Type out all the records again exactly.
···
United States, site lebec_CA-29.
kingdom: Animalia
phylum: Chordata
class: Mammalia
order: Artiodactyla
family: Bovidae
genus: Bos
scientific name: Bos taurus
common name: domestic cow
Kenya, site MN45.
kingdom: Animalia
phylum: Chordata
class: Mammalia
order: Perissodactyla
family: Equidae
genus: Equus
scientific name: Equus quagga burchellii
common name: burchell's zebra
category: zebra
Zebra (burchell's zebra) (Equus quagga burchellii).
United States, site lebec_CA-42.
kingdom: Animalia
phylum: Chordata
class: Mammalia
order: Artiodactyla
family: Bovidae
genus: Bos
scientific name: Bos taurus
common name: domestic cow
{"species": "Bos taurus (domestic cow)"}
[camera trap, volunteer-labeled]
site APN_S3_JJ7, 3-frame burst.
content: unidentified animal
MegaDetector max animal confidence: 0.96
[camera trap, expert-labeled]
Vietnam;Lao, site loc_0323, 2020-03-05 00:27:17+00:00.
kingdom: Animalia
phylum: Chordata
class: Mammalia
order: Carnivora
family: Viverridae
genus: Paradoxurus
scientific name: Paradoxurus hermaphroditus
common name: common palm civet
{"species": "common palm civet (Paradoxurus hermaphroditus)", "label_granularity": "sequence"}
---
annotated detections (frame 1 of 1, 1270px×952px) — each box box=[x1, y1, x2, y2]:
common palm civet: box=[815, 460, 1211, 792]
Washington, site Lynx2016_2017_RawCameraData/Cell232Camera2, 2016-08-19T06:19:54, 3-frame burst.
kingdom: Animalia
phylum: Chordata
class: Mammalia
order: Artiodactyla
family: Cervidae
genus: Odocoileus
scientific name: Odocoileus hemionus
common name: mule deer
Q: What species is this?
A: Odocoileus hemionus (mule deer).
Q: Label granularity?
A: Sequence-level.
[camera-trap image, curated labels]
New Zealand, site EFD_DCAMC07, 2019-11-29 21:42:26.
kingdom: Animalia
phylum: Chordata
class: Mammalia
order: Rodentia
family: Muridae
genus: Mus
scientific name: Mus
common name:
···
#### ANSWER SPACE:
United States, site lebec_CA-29.
kingdom: Animalia
phylum: Chordata
class: Mammalia
order: Artiodactyla
family: Bovidae
genus: Bos
scientific name: Bos taurus
common name: domestic cow
Kenya, site MN45.
kingdom: Animalia
phylum: Chordata
class: Mammalia
order: Perissodactyla
family: Equidae
genus: Equus
scientific name: Equus quagga burchellii
common name: burchell's zebra
category: zebra
Zebra (burchell's zebra) (Equus quagga burchellii).
United States, site lebec_CA-42.
kingdom: Animalia
phylum: Chordata
class: Mammalia
order: Artiodactyla
family: Bovidae
genus: Bos
scientific name: Bos taurus
common name: domestic cow
{"species": "Bos taurus (domestic cow)"}
[camera trap, volunteer-labeled]
site APN_S3_JJ7, 3-frame burst.
content: unidentified animal
MegaDetector max animal confidence: 0.96
[camera trap, expert-labeled]
Vietnam;Lao, site loc_0323, 2020-03-05 00:27:17+00:00.
kingdom: Animalia
phylum: Chordata
class: Mammalia
order: Carnivora
family: Viverridae
genus: Paradoxurus
scientific name: Paradoxurus hermaphroditus
common name: common palm civet
{"species": "common palm civet (Paradoxurus hermaphroditus)", "label_granularity": "sequence"}
---
annotated detections (frame 1 of 1, 1270px×952px) — each box box=[x1, y1, x2, y2]:
common palm civet: box=[815, 460, 1211, 792]
Washington, site Lynx2016_2017_RawCameraData/Cell232Camera2, 2016-08-19T06:19:54, 3-frame burst.
kingdom: Animalia
phylum: Chordata
class: Mammalia
order: Artiodactyla
family: Cervidae
genus: Odocoileus
scientific name: Odocoileus hemionus
common name: mule deer
Q: What species is this?
A: Odocoileus hemionus (mule deer).
Q: Label granularity?
A: Sequence-level.
[camera-trap image, curated labels]
New Zealand, site EFD_DCAMC07, 2019-11-29 21:42:26.
kingdom: Animalia
phylum: Chordata
class: Mammalia
order: Rodentia
family: Muridae
genus: Mus
scientific name: Mus
common name:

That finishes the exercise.